Solved: Re: ClusterXL issue with MDPS enabled

the_rock · ‎2026-01-15

Hey guys,

I really hope someone might be able to give some sigguestion/opinion on this, as to me, it makes no logical sense why this fails...could be because of mdps, not really sure. Anyway, to make long story short, customer is replacing their existing 4 15000 fws with new 4 9700 devices (2 separate clusters). We did migrate export from existing mgmt, imported to new one, connected both new clusters, built basic policy after setting up mdps, with ONLY 2 interfaces active (mgmt and sync).

But, here is the problem. Though policy is fine, when installed, only fw1 sdhows as active and fw is down (same on both clusters). We just assigned 169.254.x.x IPs as sync, since customer wanted to give it IP from same mgmt subnet, but that cannot work.

Oddly enough, pings to sync IP work from both members, but fw2 always shows as down...we tried cphastop; start, cprestart, reboot,. disable/re-enable cluster, no dice.

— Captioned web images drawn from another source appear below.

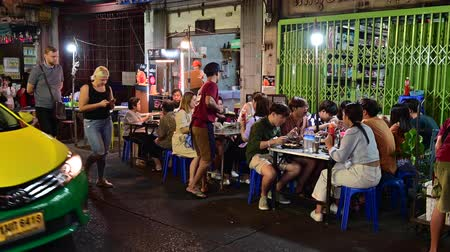 stragan : Bangkok, Thailand - December 11, 2019 : Unidentified tourists dining and bustling around street food at China town of Bangkok Wideo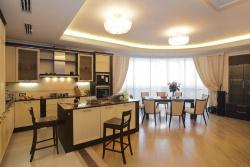 <p><em><strong>Совмещённые гостиная, кухня и столовая.&nbsp; Ремонт-и-отделка квартир.</strong></em></p>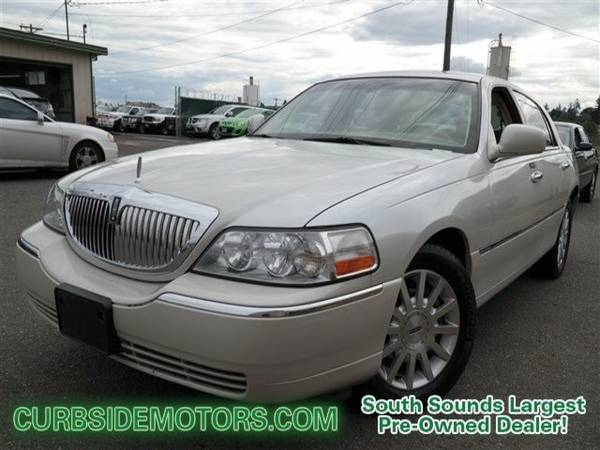 2006 Lincoln Town Car 4D Sedan Signature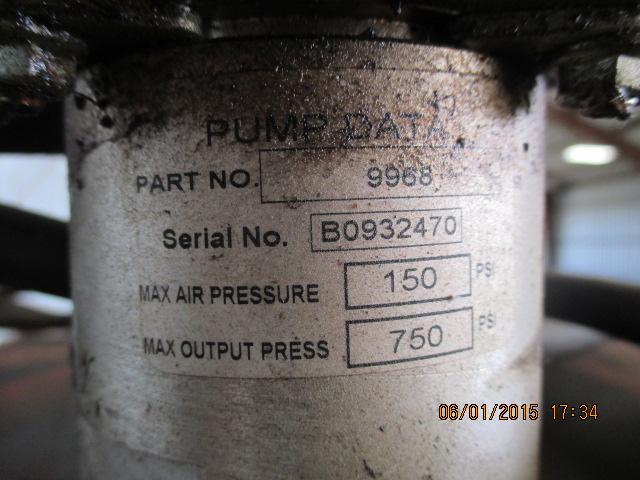 Oil barrel w/Ram pump - Image 3 of 3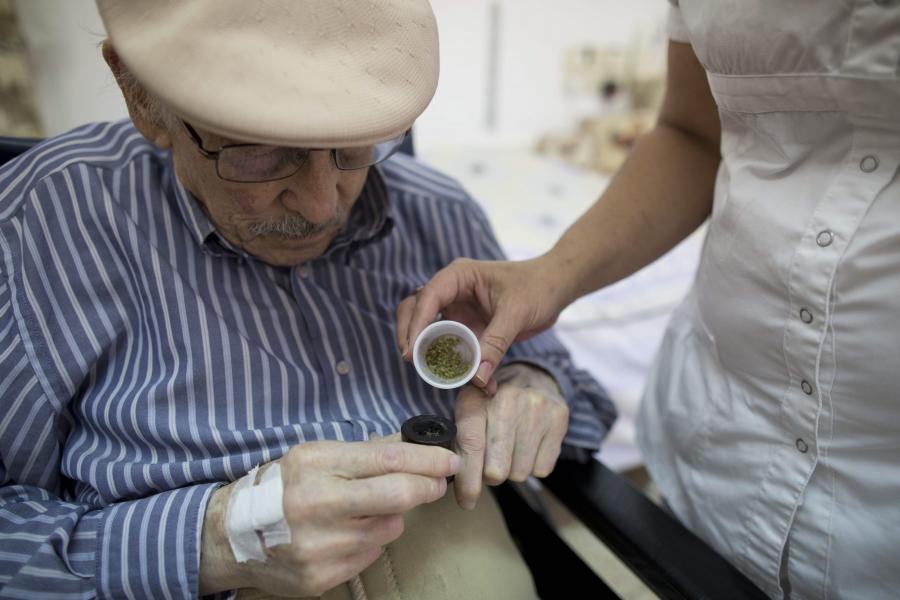 Moshe Roth cudem ocalał II wojnę światową. Ukrywał się wraz z rodzeństwem w stodle.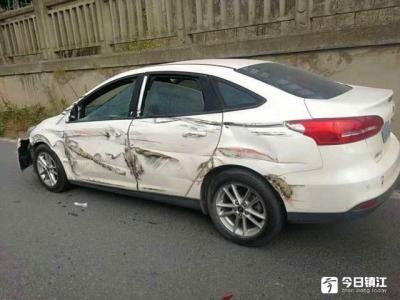"""跟车太近酿事故 货车把轿车刮成了""""大花脸"""""""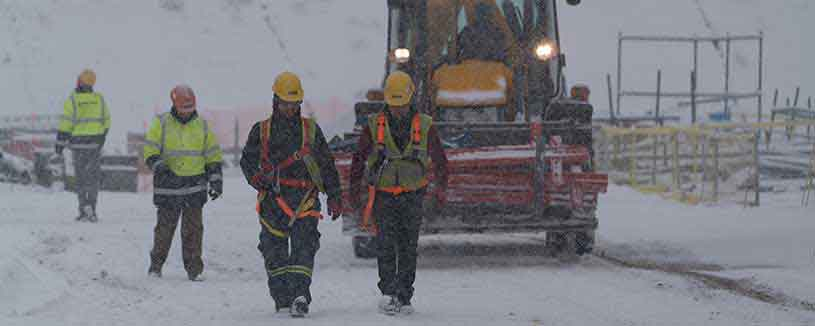 acwapower-employees-out-in-the-snow-kirikkale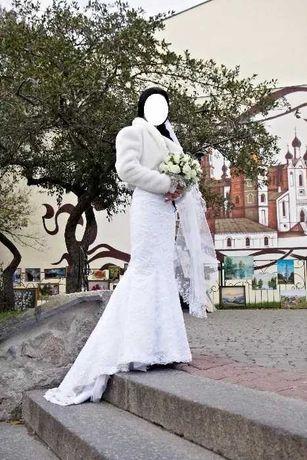 Очень милое и красивое свадебное платье 42-48 р. Цена снижена.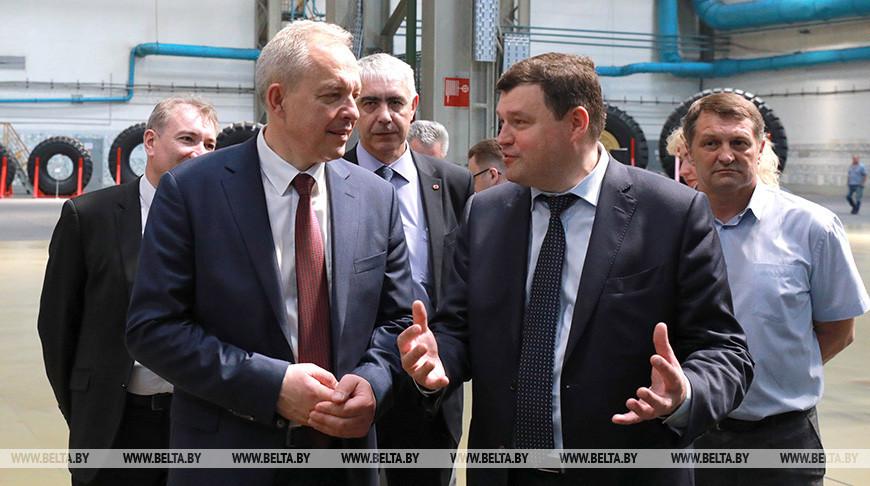 Сергеенко посетил завод сверхкрупногабаритных шин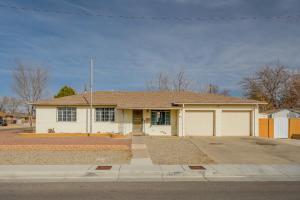 7805 CUTLER Avenue NE, Albuquerque, NM 87110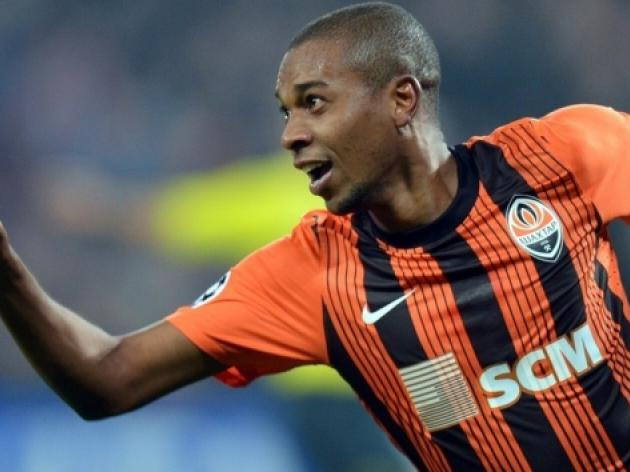 Top 10 Sensational Transfers This January: 9 - Manchester United Look To Beat City To Fernandinho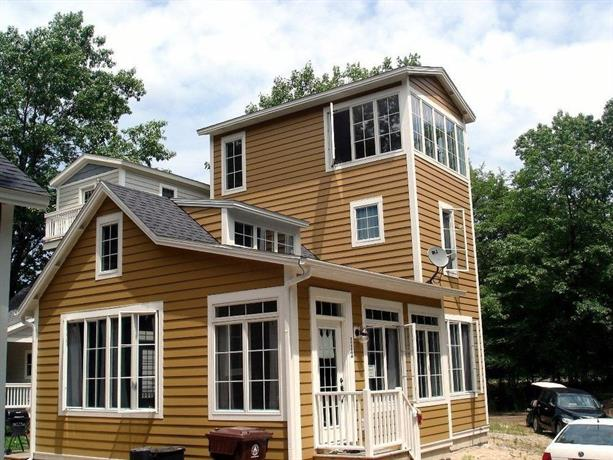 Rapunzel's Tower 2 Br home by RedAwning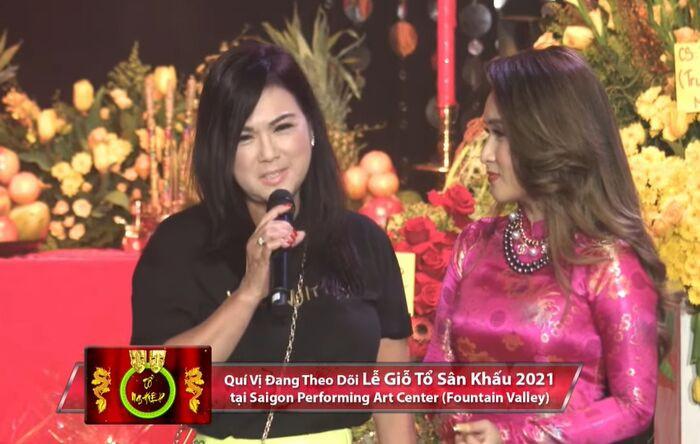 Ca sĩ Phương Loan thay cố nghệ sĩ Chí Tài làm điều đặc biệt trong ngày Giỗ tổ sân khấu ở Mỹ
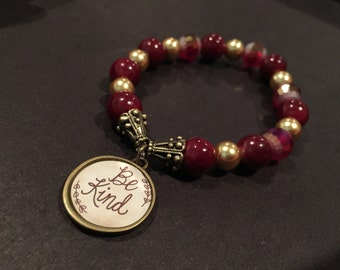 Be kind - Vintage red and gold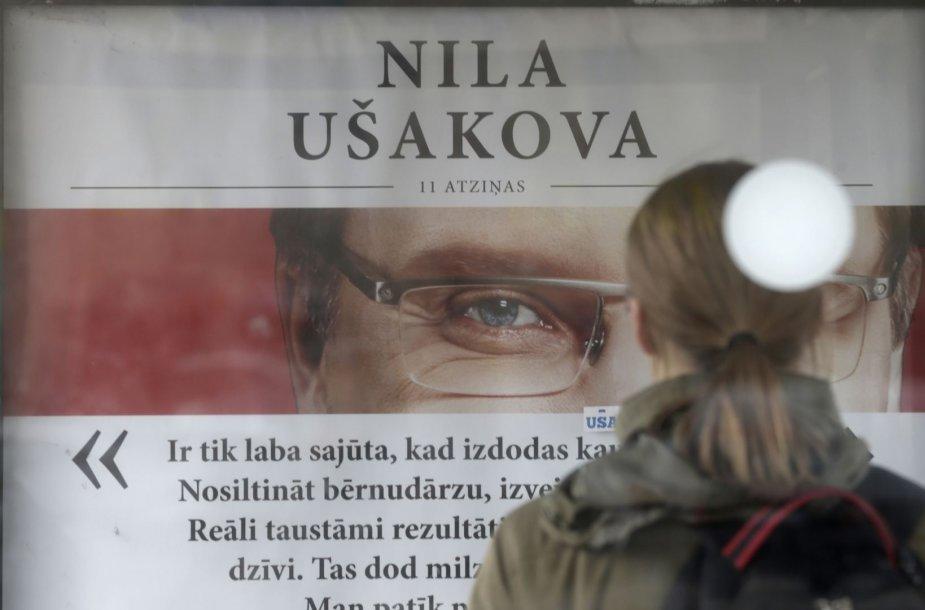 """""""Santarvės centro"""" rinkiminis plakatas Rygoje"""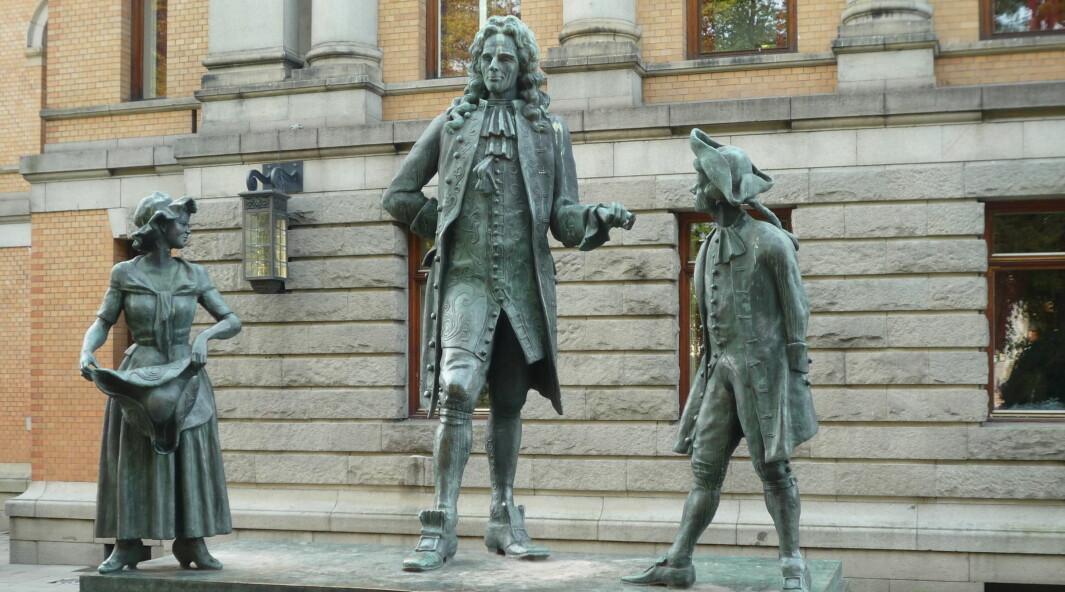 Holberg-statuen ved Nationalteateret i Oslo laget av Dyre Vaa og satt opp i 1939.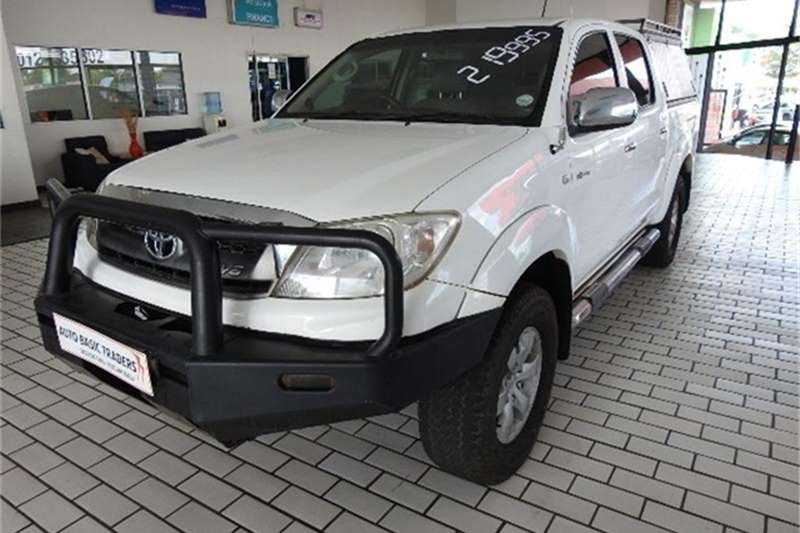 Toyota Hilux V6 4.0 double cab Raider 2011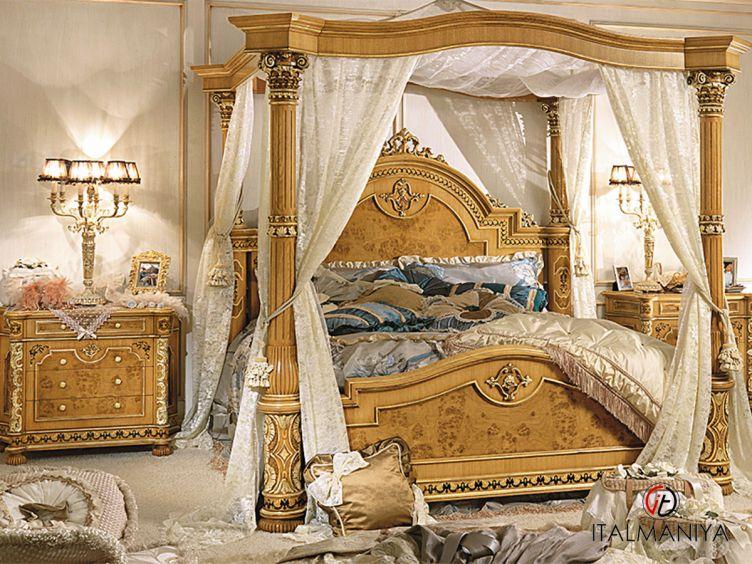 Фото 1 - Спальня Old classic фабрики Riva (производство Италия) в классическом стиле из массива дерева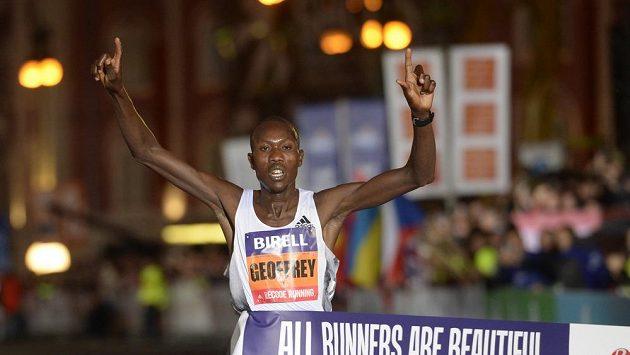 Mezinárodní závod Birell Grand Prix v běhu na 10 kilometrů vyhrál Geoffrey Koech.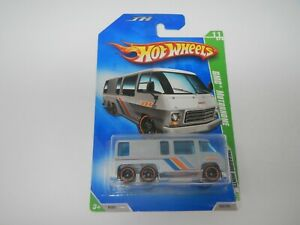 2009 Hot Wheels Treasure Hunt GMC Motorhome MOC 2A10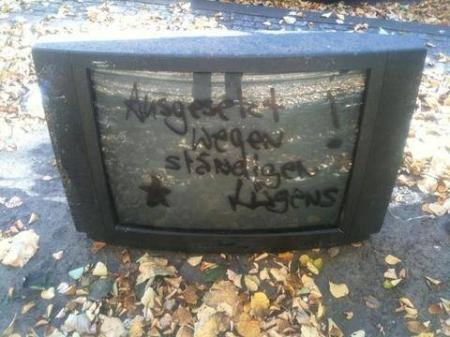 Herrenloser Fernseher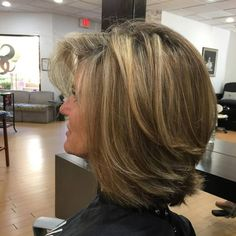 Sophisticated styles:Latest Medium Length Layered 2018 If you're yearning for medium bedded haircuts, wonderful thanks to boosting a shoulder-length haircut is with some layers. By adding layers, you facilitate add form, volume, and texture to your look. Medium Length Hair Cuts With Layers, Medium Hair Cuts, Medium Hair Styles, Curly Hair Styles, Medium Length Layered Bob, Medium Layered Haircuts, Layered Bob Hairstyles, Hairstyles Haircuts, Latest Hairstyles
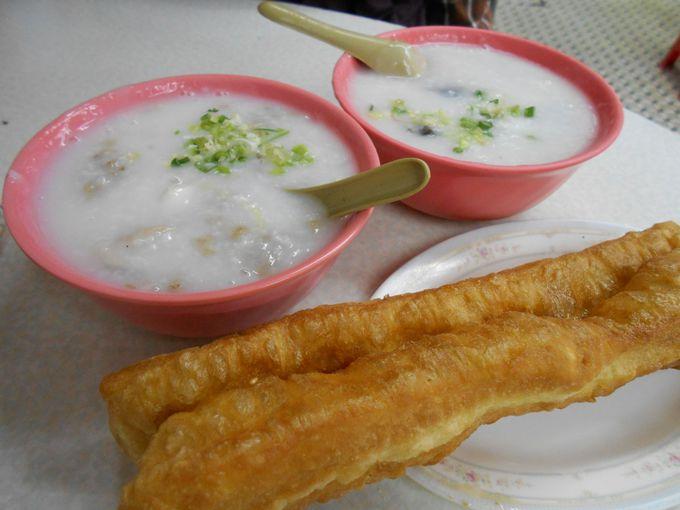 日本のお粥の概念が吹っ飛ぶ!「皮蛋牛肉粥」と「油條」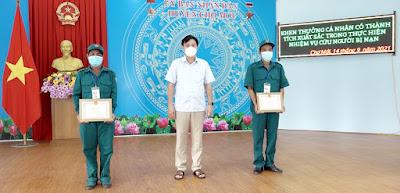 UBND huyện Chợ Mới tuyên dương, khen thưởng 2 dân quân cứu người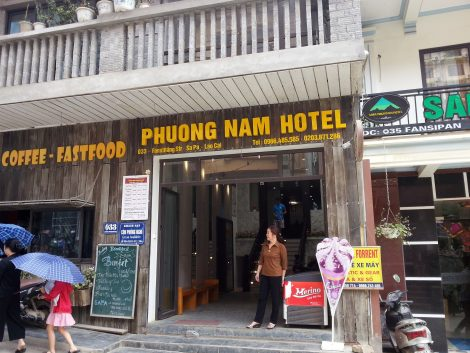 Main entrance to the Phuong Nam Hotel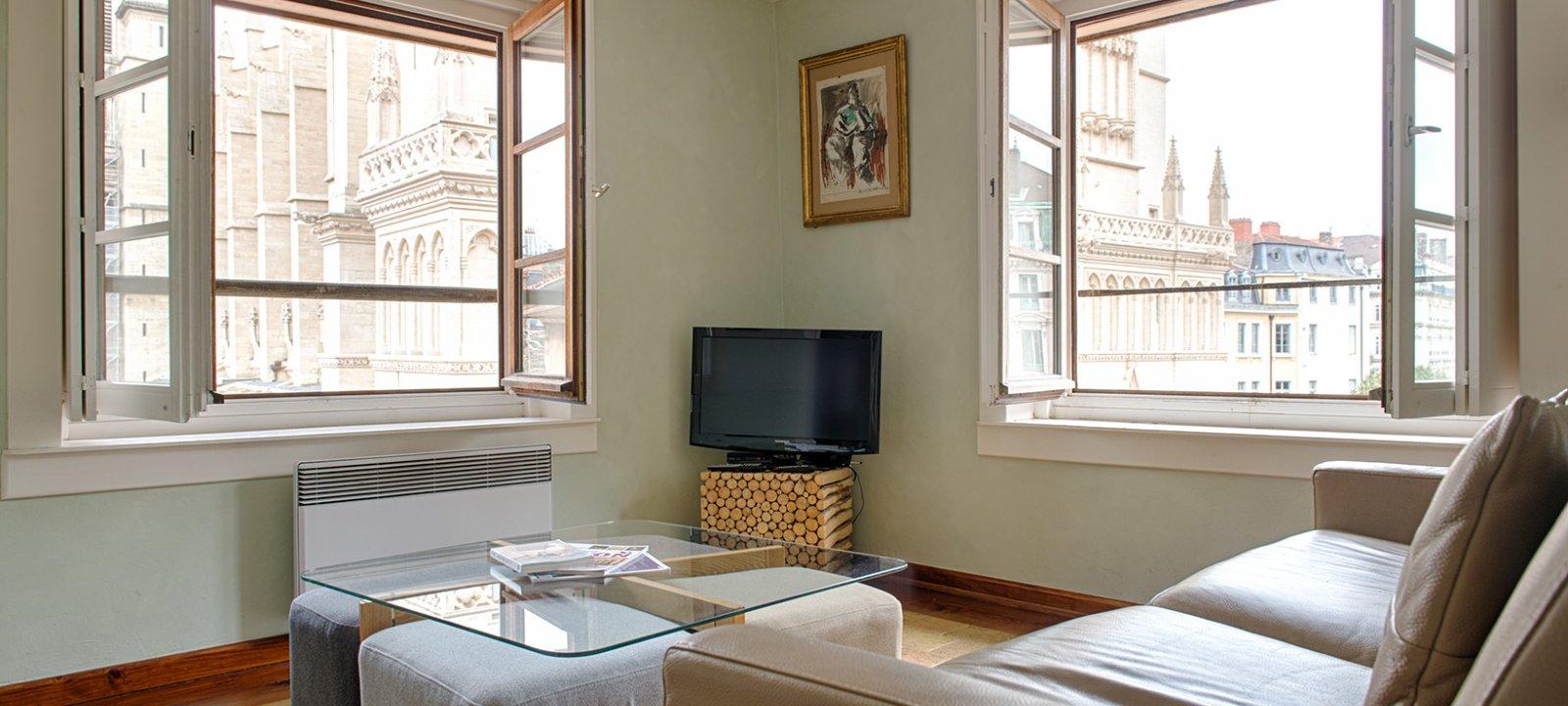 Apart'Observatoire Saint Jean Living-room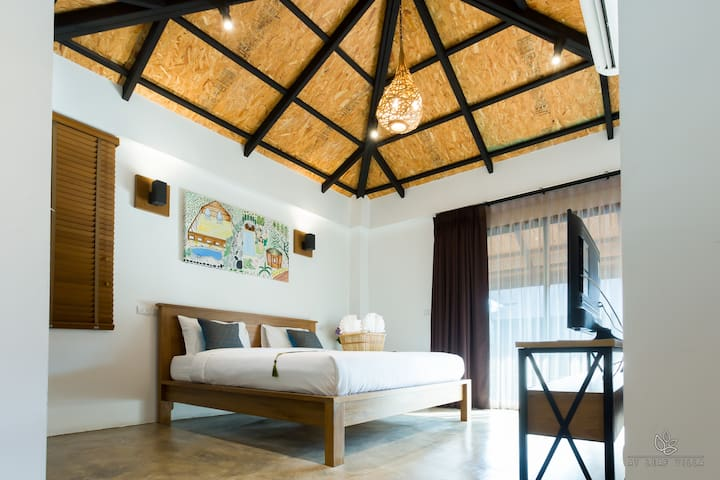 The high ceiling has a comfortable and relaxing feel.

Worked with TAC, they kept telling us its layer 2 iussue, but I cant really understand how that can be the problem. Client even verified everything on of their Fortigates as well, all is allowed and even he was surprised they were "forcing" layer 2 argument.

Thoughts?

Thanks as always!

Best,
Andy

the_rock · ‎2026-01-20

Hey guys,

We got all this working by updating clusters to R82.10. Not sure how that worked, as R82.10 release notes dont mention anything about mdps, but either way, Im so happy it was fine, and customer was very relieved. Web UI is fine, as well as cluster state.

Tx for everyone's help!!

Best,
Andy

View solution in original post

Vincent_Bacher · ‎2026-01-15

sorry for n00b like questions:

Both show themselves as active and mate as down?
Ping works and arp entry of mate present?
No drops in fw ctl zdebug + drop seen?

and now to something completely different - CCVS, CCAS, CCTE, CCCS, CCSM elite

the_rock · ‎2026-01-15

Those are valid questions, Vince. So, fw2 member ALWAYS shows as down, just fw1 as active and if you try failover, same thing. Ping works and arp is fine and yes, no zdebug drops seen.

Oddly enough, even policy itself allows all communication between clusters, as well as access from internal networks. Its 3 rules in network layer and 2 in urlf layer, thats it.

Best,
Andy

Vincent_Bacher · ‎2026-01-15

Maybe some cluster kernel debugs shows something interesting?

https://sc1.checkpoint.com/documents/R81/WebAdminGuides/EN/CP_R81_NextGenSecurityGateway_Guide/Topic...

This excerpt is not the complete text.